An 83-year-old survivor of the U.S. atomic bombing of Japan's Nagasaki called Monday for the elimination of nuclear weapons in his speech at the onset of a five-day U.N. meeting in New York.

"We're faced with a growing risk of nuclear war" and the devastation in Ukraine and the Gaza Strip is reminiscent of the suffering caused by the 1945 atomic bomb attacks, Sueichi Kido told a session of the Treaty on the Prohibition of Nuclear Weapons.

The treaty, which took effect in January 2021, had 69 countries and territories as members as of early November. But the parties do not include countries that possess nuclear weapons.

Sueichi Kido (C) delivers a speech at a session of the Treaty on the Prohibition of Nuclear Weapons in New York on Nov. 27, 2023. (Kyodo)

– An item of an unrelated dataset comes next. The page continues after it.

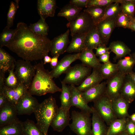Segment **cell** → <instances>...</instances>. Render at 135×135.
I'll return each mask as SVG.
<instances>
[{"mask_svg": "<svg viewBox=\"0 0 135 135\" xmlns=\"http://www.w3.org/2000/svg\"><path fill=\"white\" fill-rule=\"evenodd\" d=\"M113 110L117 118L129 117L128 110L129 104L120 94L111 100Z\"/></svg>", "mask_w": 135, "mask_h": 135, "instance_id": "18", "label": "cell"}, {"mask_svg": "<svg viewBox=\"0 0 135 135\" xmlns=\"http://www.w3.org/2000/svg\"><path fill=\"white\" fill-rule=\"evenodd\" d=\"M22 124L23 135H44L32 120L27 119L22 122Z\"/></svg>", "mask_w": 135, "mask_h": 135, "instance_id": "36", "label": "cell"}, {"mask_svg": "<svg viewBox=\"0 0 135 135\" xmlns=\"http://www.w3.org/2000/svg\"><path fill=\"white\" fill-rule=\"evenodd\" d=\"M98 69L104 79H108L119 72L116 64L110 61L106 64H101Z\"/></svg>", "mask_w": 135, "mask_h": 135, "instance_id": "33", "label": "cell"}, {"mask_svg": "<svg viewBox=\"0 0 135 135\" xmlns=\"http://www.w3.org/2000/svg\"><path fill=\"white\" fill-rule=\"evenodd\" d=\"M28 28L33 32L39 35L46 36L48 34L49 26L45 20L41 18L37 22L30 24Z\"/></svg>", "mask_w": 135, "mask_h": 135, "instance_id": "34", "label": "cell"}, {"mask_svg": "<svg viewBox=\"0 0 135 135\" xmlns=\"http://www.w3.org/2000/svg\"><path fill=\"white\" fill-rule=\"evenodd\" d=\"M8 101L3 92H0V108H2Z\"/></svg>", "mask_w": 135, "mask_h": 135, "instance_id": "51", "label": "cell"}, {"mask_svg": "<svg viewBox=\"0 0 135 135\" xmlns=\"http://www.w3.org/2000/svg\"><path fill=\"white\" fill-rule=\"evenodd\" d=\"M86 33L77 34L72 36V39L65 52L80 53L85 50L84 44Z\"/></svg>", "mask_w": 135, "mask_h": 135, "instance_id": "24", "label": "cell"}, {"mask_svg": "<svg viewBox=\"0 0 135 135\" xmlns=\"http://www.w3.org/2000/svg\"><path fill=\"white\" fill-rule=\"evenodd\" d=\"M108 47L110 52L115 54L114 58L115 60L124 58L127 55H130L131 52V50L124 43L119 41L111 42Z\"/></svg>", "mask_w": 135, "mask_h": 135, "instance_id": "26", "label": "cell"}, {"mask_svg": "<svg viewBox=\"0 0 135 135\" xmlns=\"http://www.w3.org/2000/svg\"><path fill=\"white\" fill-rule=\"evenodd\" d=\"M120 95L130 104L135 99V84L128 74L125 76Z\"/></svg>", "mask_w": 135, "mask_h": 135, "instance_id": "23", "label": "cell"}, {"mask_svg": "<svg viewBox=\"0 0 135 135\" xmlns=\"http://www.w3.org/2000/svg\"><path fill=\"white\" fill-rule=\"evenodd\" d=\"M92 108V129L91 135H106L108 128L105 122L94 107Z\"/></svg>", "mask_w": 135, "mask_h": 135, "instance_id": "22", "label": "cell"}, {"mask_svg": "<svg viewBox=\"0 0 135 135\" xmlns=\"http://www.w3.org/2000/svg\"><path fill=\"white\" fill-rule=\"evenodd\" d=\"M110 52L109 51L99 56L98 59L100 62H102L103 64H106L110 62L109 58Z\"/></svg>", "mask_w": 135, "mask_h": 135, "instance_id": "50", "label": "cell"}, {"mask_svg": "<svg viewBox=\"0 0 135 135\" xmlns=\"http://www.w3.org/2000/svg\"><path fill=\"white\" fill-rule=\"evenodd\" d=\"M95 26L88 14L83 11L77 18L66 24L72 36L77 34L86 33Z\"/></svg>", "mask_w": 135, "mask_h": 135, "instance_id": "8", "label": "cell"}, {"mask_svg": "<svg viewBox=\"0 0 135 135\" xmlns=\"http://www.w3.org/2000/svg\"><path fill=\"white\" fill-rule=\"evenodd\" d=\"M56 8L55 0H38L37 8L40 18L45 20L48 17L54 16Z\"/></svg>", "mask_w": 135, "mask_h": 135, "instance_id": "17", "label": "cell"}, {"mask_svg": "<svg viewBox=\"0 0 135 135\" xmlns=\"http://www.w3.org/2000/svg\"><path fill=\"white\" fill-rule=\"evenodd\" d=\"M15 58L4 50L0 48V70L6 72L8 71L15 65Z\"/></svg>", "mask_w": 135, "mask_h": 135, "instance_id": "29", "label": "cell"}, {"mask_svg": "<svg viewBox=\"0 0 135 135\" xmlns=\"http://www.w3.org/2000/svg\"><path fill=\"white\" fill-rule=\"evenodd\" d=\"M55 98L51 96L39 104L34 112L36 124L44 135H48V128L58 112Z\"/></svg>", "mask_w": 135, "mask_h": 135, "instance_id": "3", "label": "cell"}, {"mask_svg": "<svg viewBox=\"0 0 135 135\" xmlns=\"http://www.w3.org/2000/svg\"><path fill=\"white\" fill-rule=\"evenodd\" d=\"M120 0H89L87 8L92 6L106 7L114 2L120 3Z\"/></svg>", "mask_w": 135, "mask_h": 135, "instance_id": "43", "label": "cell"}, {"mask_svg": "<svg viewBox=\"0 0 135 135\" xmlns=\"http://www.w3.org/2000/svg\"><path fill=\"white\" fill-rule=\"evenodd\" d=\"M69 86L71 92V106L80 109L82 112L90 114L92 113V108L88 105L83 98L81 92L78 90L75 85L70 84Z\"/></svg>", "mask_w": 135, "mask_h": 135, "instance_id": "16", "label": "cell"}, {"mask_svg": "<svg viewBox=\"0 0 135 135\" xmlns=\"http://www.w3.org/2000/svg\"><path fill=\"white\" fill-rule=\"evenodd\" d=\"M103 44H104L98 28L95 26L86 33L84 42L85 50L96 49Z\"/></svg>", "mask_w": 135, "mask_h": 135, "instance_id": "20", "label": "cell"}, {"mask_svg": "<svg viewBox=\"0 0 135 135\" xmlns=\"http://www.w3.org/2000/svg\"><path fill=\"white\" fill-rule=\"evenodd\" d=\"M15 105L9 101L0 108V126L2 127L19 120Z\"/></svg>", "mask_w": 135, "mask_h": 135, "instance_id": "12", "label": "cell"}, {"mask_svg": "<svg viewBox=\"0 0 135 135\" xmlns=\"http://www.w3.org/2000/svg\"><path fill=\"white\" fill-rule=\"evenodd\" d=\"M127 118H117L112 122L108 126L106 135H118L125 131Z\"/></svg>", "mask_w": 135, "mask_h": 135, "instance_id": "30", "label": "cell"}, {"mask_svg": "<svg viewBox=\"0 0 135 135\" xmlns=\"http://www.w3.org/2000/svg\"><path fill=\"white\" fill-rule=\"evenodd\" d=\"M118 72L126 75L132 72L135 64V60L130 56H125L119 60L116 64Z\"/></svg>", "mask_w": 135, "mask_h": 135, "instance_id": "32", "label": "cell"}, {"mask_svg": "<svg viewBox=\"0 0 135 135\" xmlns=\"http://www.w3.org/2000/svg\"><path fill=\"white\" fill-rule=\"evenodd\" d=\"M126 75L118 72L115 75L107 80L106 94L111 100L120 94Z\"/></svg>", "mask_w": 135, "mask_h": 135, "instance_id": "10", "label": "cell"}, {"mask_svg": "<svg viewBox=\"0 0 135 135\" xmlns=\"http://www.w3.org/2000/svg\"><path fill=\"white\" fill-rule=\"evenodd\" d=\"M15 89L14 104L15 105L18 101L24 94L28 89L23 84H20Z\"/></svg>", "mask_w": 135, "mask_h": 135, "instance_id": "44", "label": "cell"}, {"mask_svg": "<svg viewBox=\"0 0 135 135\" xmlns=\"http://www.w3.org/2000/svg\"><path fill=\"white\" fill-rule=\"evenodd\" d=\"M106 7L92 6L88 7L84 11L90 16L95 26L101 22L104 14Z\"/></svg>", "mask_w": 135, "mask_h": 135, "instance_id": "31", "label": "cell"}, {"mask_svg": "<svg viewBox=\"0 0 135 135\" xmlns=\"http://www.w3.org/2000/svg\"><path fill=\"white\" fill-rule=\"evenodd\" d=\"M91 68L82 63L70 66L66 72L64 78L61 82L66 84L79 86L90 74Z\"/></svg>", "mask_w": 135, "mask_h": 135, "instance_id": "6", "label": "cell"}, {"mask_svg": "<svg viewBox=\"0 0 135 135\" xmlns=\"http://www.w3.org/2000/svg\"><path fill=\"white\" fill-rule=\"evenodd\" d=\"M89 0H71L70 3L77 7L82 8H87V6Z\"/></svg>", "mask_w": 135, "mask_h": 135, "instance_id": "48", "label": "cell"}, {"mask_svg": "<svg viewBox=\"0 0 135 135\" xmlns=\"http://www.w3.org/2000/svg\"><path fill=\"white\" fill-rule=\"evenodd\" d=\"M15 89L9 88L5 85L3 90V92L8 100L14 105V97Z\"/></svg>", "mask_w": 135, "mask_h": 135, "instance_id": "45", "label": "cell"}, {"mask_svg": "<svg viewBox=\"0 0 135 135\" xmlns=\"http://www.w3.org/2000/svg\"><path fill=\"white\" fill-rule=\"evenodd\" d=\"M15 74L20 84L25 86L28 89L35 74V65L33 66L30 61L18 60L15 64Z\"/></svg>", "mask_w": 135, "mask_h": 135, "instance_id": "5", "label": "cell"}, {"mask_svg": "<svg viewBox=\"0 0 135 135\" xmlns=\"http://www.w3.org/2000/svg\"><path fill=\"white\" fill-rule=\"evenodd\" d=\"M19 0H15V2H11L10 4L7 16V26L10 28L14 24L15 15L19 7Z\"/></svg>", "mask_w": 135, "mask_h": 135, "instance_id": "40", "label": "cell"}, {"mask_svg": "<svg viewBox=\"0 0 135 135\" xmlns=\"http://www.w3.org/2000/svg\"><path fill=\"white\" fill-rule=\"evenodd\" d=\"M130 18L121 12L117 16L115 20V26L128 28Z\"/></svg>", "mask_w": 135, "mask_h": 135, "instance_id": "42", "label": "cell"}, {"mask_svg": "<svg viewBox=\"0 0 135 135\" xmlns=\"http://www.w3.org/2000/svg\"><path fill=\"white\" fill-rule=\"evenodd\" d=\"M80 53L66 55L58 61L56 66L50 72L51 77L58 78L61 75L65 73L70 66V64L77 60H79Z\"/></svg>", "mask_w": 135, "mask_h": 135, "instance_id": "11", "label": "cell"}, {"mask_svg": "<svg viewBox=\"0 0 135 135\" xmlns=\"http://www.w3.org/2000/svg\"></svg>", "mask_w": 135, "mask_h": 135, "instance_id": "59", "label": "cell"}, {"mask_svg": "<svg viewBox=\"0 0 135 135\" xmlns=\"http://www.w3.org/2000/svg\"><path fill=\"white\" fill-rule=\"evenodd\" d=\"M119 4L118 2H114L106 6L101 21L107 18L116 17L121 12Z\"/></svg>", "mask_w": 135, "mask_h": 135, "instance_id": "39", "label": "cell"}, {"mask_svg": "<svg viewBox=\"0 0 135 135\" xmlns=\"http://www.w3.org/2000/svg\"><path fill=\"white\" fill-rule=\"evenodd\" d=\"M79 60L84 65L93 69H98L101 64L93 50H85L80 53Z\"/></svg>", "mask_w": 135, "mask_h": 135, "instance_id": "25", "label": "cell"}, {"mask_svg": "<svg viewBox=\"0 0 135 135\" xmlns=\"http://www.w3.org/2000/svg\"><path fill=\"white\" fill-rule=\"evenodd\" d=\"M94 103L93 107L108 126L117 118L113 110L112 100L106 94Z\"/></svg>", "mask_w": 135, "mask_h": 135, "instance_id": "7", "label": "cell"}, {"mask_svg": "<svg viewBox=\"0 0 135 135\" xmlns=\"http://www.w3.org/2000/svg\"><path fill=\"white\" fill-rule=\"evenodd\" d=\"M116 17L106 18L100 22L96 26L102 40L106 45L115 26Z\"/></svg>", "mask_w": 135, "mask_h": 135, "instance_id": "15", "label": "cell"}, {"mask_svg": "<svg viewBox=\"0 0 135 135\" xmlns=\"http://www.w3.org/2000/svg\"><path fill=\"white\" fill-rule=\"evenodd\" d=\"M128 28L135 31V17L132 18L130 20Z\"/></svg>", "mask_w": 135, "mask_h": 135, "instance_id": "53", "label": "cell"}, {"mask_svg": "<svg viewBox=\"0 0 135 135\" xmlns=\"http://www.w3.org/2000/svg\"><path fill=\"white\" fill-rule=\"evenodd\" d=\"M6 72L4 70H0V92L3 91L4 87L5 85Z\"/></svg>", "mask_w": 135, "mask_h": 135, "instance_id": "49", "label": "cell"}, {"mask_svg": "<svg viewBox=\"0 0 135 135\" xmlns=\"http://www.w3.org/2000/svg\"><path fill=\"white\" fill-rule=\"evenodd\" d=\"M125 131L130 135H135V123L129 117L127 118Z\"/></svg>", "mask_w": 135, "mask_h": 135, "instance_id": "46", "label": "cell"}, {"mask_svg": "<svg viewBox=\"0 0 135 135\" xmlns=\"http://www.w3.org/2000/svg\"><path fill=\"white\" fill-rule=\"evenodd\" d=\"M128 74L135 84V72L132 71Z\"/></svg>", "mask_w": 135, "mask_h": 135, "instance_id": "55", "label": "cell"}, {"mask_svg": "<svg viewBox=\"0 0 135 135\" xmlns=\"http://www.w3.org/2000/svg\"><path fill=\"white\" fill-rule=\"evenodd\" d=\"M15 67V65L8 71V76L6 78L5 82L6 86L13 89H16L20 84L14 73V69Z\"/></svg>", "mask_w": 135, "mask_h": 135, "instance_id": "41", "label": "cell"}, {"mask_svg": "<svg viewBox=\"0 0 135 135\" xmlns=\"http://www.w3.org/2000/svg\"><path fill=\"white\" fill-rule=\"evenodd\" d=\"M60 56V55L59 54H56L52 58L50 64V66L52 69L54 68L57 66L58 62V59Z\"/></svg>", "mask_w": 135, "mask_h": 135, "instance_id": "52", "label": "cell"}, {"mask_svg": "<svg viewBox=\"0 0 135 135\" xmlns=\"http://www.w3.org/2000/svg\"><path fill=\"white\" fill-rule=\"evenodd\" d=\"M62 91L60 98L61 101V107L70 110L71 107V92L69 86L61 82Z\"/></svg>", "mask_w": 135, "mask_h": 135, "instance_id": "35", "label": "cell"}, {"mask_svg": "<svg viewBox=\"0 0 135 135\" xmlns=\"http://www.w3.org/2000/svg\"><path fill=\"white\" fill-rule=\"evenodd\" d=\"M69 110L60 107L58 108L57 113L50 125L54 130L62 132L66 126H69Z\"/></svg>", "mask_w": 135, "mask_h": 135, "instance_id": "14", "label": "cell"}, {"mask_svg": "<svg viewBox=\"0 0 135 135\" xmlns=\"http://www.w3.org/2000/svg\"><path fill=\"white\" fill-rule=\"evenodd\" d=\"M90 114L81 111H72V122L69 125L71 130L77 135H91L92 126Z\"/></svg>", "mask_w": 135, "mask_h": 135, "instance_id": "4", "label": "cell"}, {"mask_svg": "<svg viewBox=\"0 0 135 135\" xmlns=\"http://www.w3.org/2000/svg\"><path fill=\"white\" fill-rule=\"evenodd\" d=\"M95 55L96 56H100L102 55L109 52V47H107L104 44L99 46L96 49Z\"/></svg>", "mask_w": 135, "mask_h": 135, "instance_id": "47", "label": "cell"}, {"mask_svg": "<svg viewBox=\"0 0 135 135\" xmlns=\"http://www.w3.org/2000/svg\"><path fill=\"white\" fill-rule=\"evenodd\" d=\"M70 32L68 29L65 32L55 37L51 40L50 52L52 56L60 55L66 52L69 43L68 36Z\"/></svg>", "mask_w": 135, "mask_h": 135, "instance_id": "13", "label": "cell"}, {"mask_svg": "<svg viewBox=\"0 0 135 135\" xmlns=\"http://www.w3.org/2000/svg\"><path fill=\"white\" fill-rule=\"evenodd\" d=\"M22 122L19 120L0 127V135H23Z\"/></svg>", "mask_w": 135, "mask_h": 135, "instance_id": "28", "label": "cell"}, {"mask_svg": "<svg viewBox=\"0 0 135 135\" xmlns=\"http://www.w3.org/2000/svg\"><path fill=\"white\" fill-rule=\"evenodd\" d=\"M130 56L134 60H135V52L132 53V54H130Z\"/></svg>", "mask_w": 135, "mask_h": 135, "instance_id": "58", "label": "cell"}, {"mask_svg": "<svg viewBox=\"0 0 135 135\" xmlns=\"http://www.w3.org/2000/svg\"><path fill=\"white\" fill-rule=\"evenodd\" d=\"M121 12L132 18L134 17L135 0H120Z\"/></svg>", "mask_w": 135, "mask_h": 135, "instance_id": "37", "label": "cell"}, {"mask_svg": "<svg viewBox=\"0 0 135 135\" xmlns=\"http://www.w3.org/2000/svg\"><path fill=\"white\" fill-rule=\"evenodd\" d=\"M52 58L48 55L45 56L43 58L44 64H45L48 63H50L51 61Z\"/></svg>", "mask_w": 135, "mask_h": 135, "instance_id": "54", "label": "cell"}, {"mask_svg": "<svg viewBox=\"0 0 135 135\" xmlns=\"http://www.w3.org/2000/svg\"><path fill=\"white\" fill-rule=\"evenodd\" d=\"M106 82H102L84 92H81L82 96L87 104L94 102L106 94Z\"/></svg>", "mask_w": 135, "mask_h": 135, "instance_id": "19", "label": "cell"}, {"mask_svg": "<svg viewBox=\"0 0 135 135\" xmlns=\"http://www.w3.org/2000/svg\"><path fill=\"white\" fill-rule=\"evenodd\" d=\"M15 35L6 46L24 60H42L50 52L51 40L47 36L36 34L25 23L17 24Z\"/></svg>", "mask_w": 135, "mask_h": 135, "instance_id": "1", "label": "cell"}, {"mask_svg": "<svg viewBox=\"0 0 135 135\" xmlns=\"http://www.w3.org/2000/svg\"><path fill=\"white\" fill-rule=\"evenodd\" d=\"M82 8L69 3L64 6L61 9L57 16L64 17L66 19L68 22H70L77 18Z\"/></svg>", "mask_w": 135, "mask_h": 135, "instance_id": "27", "label": "cell"}, {"mask_svg": "<svg viewBox=\"0 0 135 135\" xmlns=\"http://www.w3.org/2000/svg\"><path fill=\"white\" fill-rule=\"evenodd\" d=\"M16 28L11 29L6 26L0 35V48L6 46L14 37Z\"/></svg>", "mask_w": 135, "mask_h": 135, "instance_id": "38", "label": "cell"}, {"mask_svg": "<svg viewBox=\"0 0 135 135\" xmlns=\"http://www.w3.org/2000/svg\"><path fill=\"white\" fill-rule=\"evenodd\" d=\"M129 118L132 121L135 123V113L130 116Z\"/></svg>", "mask_w": 135, "mask_h": 135, "instance_id": "56", "label": "cell"}, {"mask_svg": "<svg viewBox=\"0 0 135 135\" xmlns=\"http://www.w3.org/2000/svg\"><path fill=\"white\" fill-rule=\"evenodd\" d=\"M103 80L98 69H93L92 73L76 88L80 92H84L98 85Z\"/></svg>", "mask_w": 135, "mask_h": 135, "instance_id": "21", "label": "cell"}, {"mask_svg": "<svg viewBox=\"0 0 135 135\" xmlns=\"http://www.w3.org/2000/svg\"><path fill=\"white\" fill-rule=\"evenodd\" d=\"M43 62L35 65L36 72L28 91L32 95L40 96L48 93L61 92L51 77L50 72L46 69Z\"/></svg>", "mask_w": 135, "mask_h": 135, "instance_id": "2", "label": "cell"}, {"mask_svg": "<svg viewBox=\"0 0 135 135\" xmlns=\"http://www.w3.org/2000/svg\"><path fill=\"white\" fill-rule=\"evenodd\" d=\"M32 96L28 90L17 102L15 106L18 115H30L34 112L39 103Z\"/></svg>", "mask_w": 135, "mask_h": 135, "instance_id": "9", "label": "cell"}, {"mask_svg": "<svg viewBox=\"0 0 135 135\" xmlns=\"http://www.w3.org/2000/svg\"><path fill=\"white\" fill-rule=\"evenodd\" d=\"M118 135H130L128 134L125 131L120 133Z\"/></svg>", "mask_w": 135, "mask_h": 135, "instance_id": "57", "label": "cell"}]
</instances>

Japan, the only country to have been attacked with atomic bombs, is not part of the treaty and did not send a representative to the first meeting of the its parties last year in Vienna as well as the ongoing second meeting.

Kido, secretary general of the Japan Confederation of A- and H-Bomb Sufferers Organizations, also said a nuclear war would only leave a world of death.

The treaty parties will discuss issues such as how to verify the elimination of nuclear weapons through international organizations in the future and help the atomic bomb survivors and people affected by nuclear tests, before adopting a declaration on Friday.

"The risk of the deliberate or accidental use of nuclear weapons is today more present than ever before," Juan Ramon de la Fuente, a former Mexican ambassador to the world body who is chairing the meeting, told Monday's session.

Izumi Nakamitsu, U.N. undersecretary general and high representative for disarmament affairs, said, "Rising geopolitical tensions are not a reason to put off progress in our shared goal of a world free of nuclear weapons."